* _EXTRACT PROVIDED_:
━━━━━━

Re: Following renames

[Date Prev][Date Next][Thread Prev][Thread Next][Date Index][Thread Index]

 



Dear diary, on Sun, Mar 26, 2006 at 09:14:45PM CEST, I got a letter
where Petr Baudis <pasky@xxxxxxx> said that...
> Dear diary, on Sun, Mar 26, 2006 at 06:33:13PM CEST, I got a letter
> where Linus Torvalds <torvalds@xxxxxxxx> said that...
> > If you do
> > 
> > 	git-rev-list --parents --remove-empty $REV -- $filename
> > 
> > then you'll get the whole history for that filename. When it ends, you 
> > know the file went away, and then you do basically _one_ "where the hell 
> > did it go" thing.
> > 
> > And yes, it's not git-ls-tree (unless you only want to follow pure 
> > renames), it's actually one "git-diff-tree -M $lastrev". Then you just 
> > continue with the new filename (and do another "git-rev-list" until you 
> > hit the next rename).

━━━━━━

* _DATA PROVIDED_:

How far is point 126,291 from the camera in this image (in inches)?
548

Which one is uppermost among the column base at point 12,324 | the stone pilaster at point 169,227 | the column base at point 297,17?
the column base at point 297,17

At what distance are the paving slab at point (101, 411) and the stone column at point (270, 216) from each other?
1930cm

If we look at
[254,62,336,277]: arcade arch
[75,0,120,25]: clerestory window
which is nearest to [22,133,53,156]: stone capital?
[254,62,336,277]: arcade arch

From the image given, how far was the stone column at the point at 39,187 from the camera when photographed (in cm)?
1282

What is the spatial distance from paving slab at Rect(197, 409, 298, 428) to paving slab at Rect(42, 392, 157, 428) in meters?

━━━━━━

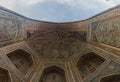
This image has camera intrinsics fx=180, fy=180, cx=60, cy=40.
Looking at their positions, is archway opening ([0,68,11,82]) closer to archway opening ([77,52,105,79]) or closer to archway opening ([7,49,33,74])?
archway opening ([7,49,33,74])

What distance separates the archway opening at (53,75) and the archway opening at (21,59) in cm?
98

━━━━━━

* _DIRECTIVES_:
- 1) In the mailing-list message about following renames, copy the passage that begins at the words "[Date Prev][Date Next][Thread" and stops after the words "<pasky@xxxxxxx> said that...".
- 2) Continue the mailing-list message about following renames in git from the point where it stops.

* _FINAL ANSWERS_:
- 1)
[Date Prev][Date Next][Thread Prev][Thread Next][Date Index][Thread Index]

 



Dear diary, on Sun, Mar 26, 2006 at 09:14:45PM CEST, I got a letter
where Petr Baudis <pasky@xxxxxxx> said that...

- 2)
> 
> I wrote a long rant but then it all suddenly fit together and I have now
> an idea how to implement it reasonably elegantly.

So, this is what I have. Testing (I've gave it very little of that) and
thoughts welcome. It is probably pretty efficient, at least in terms of
fork()s it does only 2*N of them where N is the number of commits
containing interesting renames.  Actually, this should be even possible
to reduce to N+1 if you do a single git-diff-tree call and multiplex
different git-rev-lists to it, but I'm too tired to do the trickery now.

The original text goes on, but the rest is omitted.